Argentina enfrenta Suíça, Halland contra Kane no último dia dos “quartos”
A campeã Argentina, única seleção fora da Europa em prova, defronta hoje a Suíça, num último dia dos quartos de final do Mundial’2026 de futebol, que arranca com o embate entre o inglês Harry Kane e o norueguês Erling Haaland.
Em Miami Gardens, nos Estados Unidos, a partir das 17 horas locais (22 horas em Portugal continental), a Inglaterra vai tentar manter-se na corrida a um título que lhe foge há 70 anos, desde 1966, perante uma Noruega que nunca tinha chegado tão longe.

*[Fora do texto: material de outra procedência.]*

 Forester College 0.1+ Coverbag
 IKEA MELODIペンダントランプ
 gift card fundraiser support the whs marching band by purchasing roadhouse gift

Os ingleses chegam aos quartos de final pela 11.ª vez, depois de dois triunfos muito difíceis a eliminar, perante a República Democrática do Congo (2-1) e o coanfitrião México (3-2), jogando com dez jogadores desde os 53 minutos, por expulsão de Jarell Quansah. Nas dez anteriores, os ingleses só seguiram três vezes para as “meias”, em 1966, 1990 e 2018, caindo em 1954, 1962, 1970, 1986, 2002, 2006 e 2022.
Para conseguir ultrapassar mais uma ronda, a Inglaterra conta com a inspiração de Harry Kane, autor de seis golos - três dos quais, mais uma assistência, a eliminar -, menos um do que Erling Haaland, que está a fazer um incrível primeiro Mundial. O jogador de 25 anos “bisou” com Iraque (4-1) e Senegal (3-2), antes de descansar frente à França (1-4), na fase de grupos, somou um golo, aos 86 minutos, diante da Costa do Marfim (2-1), nos “16 avos”, e fez novo “bis” frente ao Brasil (2-1) nos “oitavos”.
Feitas as contas, o jogador do Manchester City soma sete tentos em quatro jogos e, pela seleção da Noruega, contabiliza números “irreais”: 62 golos, em 54 jogos. Ao seu dispor, o selecionador Stale Solbakken tem, porém, muito mais qualidade, incluindo os benfiquistas Andres Schjelderup, autor de duas assistências no embate com o Brasil, e Fredrik Aursnes.
No fecho dos “quartos”, em Kansas City, pelas 20 horas (duas horas da madrugada deste domingo em Portugal), a detentora do troféu Argentina vai tentar evitar que a Europa assegure desde já o 13.º título, precisando para isso de superar a Suíça, que nunca chegou às meias-finais. Os sul-americanos chegam aos “quartos” depois de dois sofridos triunfos por 3-2, primeiro com Cabo Verde, que só afastaram após prolongamento, e depois frente ao Egito, num jogo que os “faraós” estiveram a vencer por 2-0 até aos 78 minutos.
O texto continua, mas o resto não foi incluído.